> **Selected passage**:
5 Lessons in Live Event Marketing from Game of Thrones

Vendini Marketing, Social Media, Super Fans

Raise your hand if you watch Game of Thrones. I’m sure most of you have your hands up and for those who don’t, you have no clue what you’re missing.

The HBO hit series is a ratings phenomenon, with over 10 million viewers tuning in to the premiere on television and digital screens. Think those numbers are impressive?

Thrones is slaying the competition on social media, with about 3.5 million Twitter followers, 2 million on Instagram and over 18 million Facebook likes. And social media engagement around the show is at an all time high. The mega-series has already generated over 83 million online engagements this season, an 89 percent increase over the same time frame last year.

That got me thinking… What can we learn about marketing live events from a TV show? I was curious. So I decided to take a closer look at the social media strategy for Game of Thrones to see what some of the commonalities are between live event and TV show promotion. Here’s what I came up with.

Live events and TV shows like GoT share a few key marketing goals. TV series producers want to get people to watch the show while it’s on-air, and venue managers want to get people to attend live events. There are also some similarities in audience engagement patterns: Live event audiences tend to be the most active on social media during the actual event. Likewise, many TV series see the most social media chatter when the show airs.

With these parallels come a few differences, the most obvious one being that it’s presumably much easier to get people to watch a TV show from their couch, than it is to get people to buy tickets and travel to an event venue. With that said, the similarities far outweigh the differences and offer an opportunity to pull lessons that can help amplify any social media strategy. So if you want to up your event marketing game, here are 5 lessons we learned from Game of Thrones that every live event marketer should learn.

1. Build a Community

Game of Thrones community fan wedding

Die-hard fans have a Game of Thrones themed wedding (photo courtesy of winteriscoming.com)

Marketing efforts for the American fantasy series began long before the show debuted on the small screen. Shortly after HBO optioned the series which is an adaptation of “A Song of Ice and Fire” written by George R.R. Martin, the author appeared with executive producers David Benioff and D.B. Weiss in the virtual community Second Life. The Second Life community is a popular hangout for fantasy role-players, gamers and fans of Martin’s novels and gave the creators a unique opportunity to tap into a passionate and engaged fan base.

> **Given entries**:

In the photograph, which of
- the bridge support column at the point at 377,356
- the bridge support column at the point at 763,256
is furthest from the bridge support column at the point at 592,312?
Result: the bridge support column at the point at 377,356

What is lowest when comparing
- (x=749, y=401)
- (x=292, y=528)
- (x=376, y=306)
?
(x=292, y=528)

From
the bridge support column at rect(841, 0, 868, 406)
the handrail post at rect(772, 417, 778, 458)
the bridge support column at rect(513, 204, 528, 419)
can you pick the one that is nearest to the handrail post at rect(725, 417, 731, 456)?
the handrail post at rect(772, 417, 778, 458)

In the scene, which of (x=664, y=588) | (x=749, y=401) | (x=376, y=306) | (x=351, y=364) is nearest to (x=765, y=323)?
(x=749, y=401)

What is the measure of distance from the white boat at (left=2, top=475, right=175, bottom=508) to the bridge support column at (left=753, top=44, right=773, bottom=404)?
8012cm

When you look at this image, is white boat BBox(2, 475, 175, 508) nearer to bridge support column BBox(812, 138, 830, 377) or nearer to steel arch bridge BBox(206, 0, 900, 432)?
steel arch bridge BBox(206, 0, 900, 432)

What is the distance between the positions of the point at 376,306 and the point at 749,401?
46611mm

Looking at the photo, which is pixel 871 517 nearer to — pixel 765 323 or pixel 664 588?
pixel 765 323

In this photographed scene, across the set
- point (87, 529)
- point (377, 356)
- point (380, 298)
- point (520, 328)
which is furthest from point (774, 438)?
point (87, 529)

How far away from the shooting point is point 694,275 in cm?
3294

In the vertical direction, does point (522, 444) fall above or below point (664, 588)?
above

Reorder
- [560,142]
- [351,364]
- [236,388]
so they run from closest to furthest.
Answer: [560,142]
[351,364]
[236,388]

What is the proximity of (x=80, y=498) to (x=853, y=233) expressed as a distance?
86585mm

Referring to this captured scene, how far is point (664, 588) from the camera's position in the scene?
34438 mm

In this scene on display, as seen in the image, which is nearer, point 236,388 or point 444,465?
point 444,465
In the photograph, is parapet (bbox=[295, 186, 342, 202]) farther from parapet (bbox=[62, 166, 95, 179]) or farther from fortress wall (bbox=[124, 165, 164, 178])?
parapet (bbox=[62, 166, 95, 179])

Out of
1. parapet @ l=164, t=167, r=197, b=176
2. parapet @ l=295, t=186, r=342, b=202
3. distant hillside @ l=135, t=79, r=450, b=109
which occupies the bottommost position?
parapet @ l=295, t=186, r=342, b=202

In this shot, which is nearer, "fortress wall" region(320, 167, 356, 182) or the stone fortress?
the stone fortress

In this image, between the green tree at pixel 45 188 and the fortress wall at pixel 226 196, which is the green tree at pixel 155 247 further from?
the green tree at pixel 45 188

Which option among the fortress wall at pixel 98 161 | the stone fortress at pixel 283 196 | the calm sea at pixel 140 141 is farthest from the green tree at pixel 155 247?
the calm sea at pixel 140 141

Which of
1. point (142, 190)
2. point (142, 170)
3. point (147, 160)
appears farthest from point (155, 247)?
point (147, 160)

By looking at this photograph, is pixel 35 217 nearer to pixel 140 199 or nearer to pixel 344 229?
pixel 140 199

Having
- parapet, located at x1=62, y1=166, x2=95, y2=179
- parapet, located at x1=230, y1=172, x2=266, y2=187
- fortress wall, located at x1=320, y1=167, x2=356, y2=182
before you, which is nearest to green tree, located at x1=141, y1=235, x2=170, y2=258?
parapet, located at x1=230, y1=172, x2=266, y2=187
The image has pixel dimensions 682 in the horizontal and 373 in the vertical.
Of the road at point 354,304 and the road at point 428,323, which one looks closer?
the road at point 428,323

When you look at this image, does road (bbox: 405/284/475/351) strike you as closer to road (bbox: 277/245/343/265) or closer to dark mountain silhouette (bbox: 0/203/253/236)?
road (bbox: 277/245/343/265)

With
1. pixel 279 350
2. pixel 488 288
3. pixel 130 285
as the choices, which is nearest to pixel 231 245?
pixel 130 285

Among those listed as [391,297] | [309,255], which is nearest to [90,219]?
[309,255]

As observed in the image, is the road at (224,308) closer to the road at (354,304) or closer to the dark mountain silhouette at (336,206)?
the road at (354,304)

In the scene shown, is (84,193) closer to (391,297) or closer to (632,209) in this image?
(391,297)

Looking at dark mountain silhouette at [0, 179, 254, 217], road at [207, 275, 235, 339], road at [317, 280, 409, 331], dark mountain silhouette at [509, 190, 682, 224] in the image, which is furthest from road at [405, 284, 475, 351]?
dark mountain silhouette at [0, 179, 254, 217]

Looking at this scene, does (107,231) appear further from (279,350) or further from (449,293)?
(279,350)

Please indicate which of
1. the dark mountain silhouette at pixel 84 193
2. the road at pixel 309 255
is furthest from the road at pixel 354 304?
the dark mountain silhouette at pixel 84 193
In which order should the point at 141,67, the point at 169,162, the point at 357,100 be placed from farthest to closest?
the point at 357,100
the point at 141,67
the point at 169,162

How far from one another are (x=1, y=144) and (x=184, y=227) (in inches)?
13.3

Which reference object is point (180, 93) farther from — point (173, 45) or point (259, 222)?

> **What to do**:
(a) List each social media platform named in the Game of Thrones marketing article, along with the audience figure it gives for that platform.
(b) In the Game of Thrones marketing article, which virtual community did George R.R. Martin appear in with the executive producers?
(c) Please pick up the Game of Thrones marketing article after its last sentence and carry it on.

> **Answers to the problems**:
(a)
- Twitter: about 3.5 million followers
- Instagram: 2 million
- Facebook: over 18 million likes

(b) Second Life.

(c)
The Game of Thrones wiki forum is another great example of how building a community on other digital platforms can still fuel social media growth and engagement. What started as a simple fan community, is now one of the largest online forums for the series. The forum offers die-hard followers opportunities to engage with each other, the actors, and the show’s creators. The best part is the marketing team over at Game of Thrones doesn’t have to do much to keep fans active on the platform.

In our digital world, it’s easier than ever to find online and offline communities that resonate with your audience. Once you’ve identified these communities, think of ways you can introduce your event and add value to the group, then connect with them. When you build a community your audience becomes invested in your success, and instead of just having a few loyal patrons, you will have an army of super fans and advocates that will want to engage with your organization across all platforms.

2. Keep the conversation going

Game of Thrones all ears
Peer-to-peer word of mouth is the best form of advertisement, especially if you’re targeting Millennials. In the lead up to season six the show’s creators didn’t want to risk any leaks, which is why they kept details about the current season under wraps, and limited pre-promotion to a few still images and teaser videos focused on past episodes. Unlike most shows the Emmy-winning fantasy drama doesn’t really have to do much to build up anticipation for an upcoming season. The hit show’s super fans discuss their theories about what could happen next on social media even when the show is on hiatus.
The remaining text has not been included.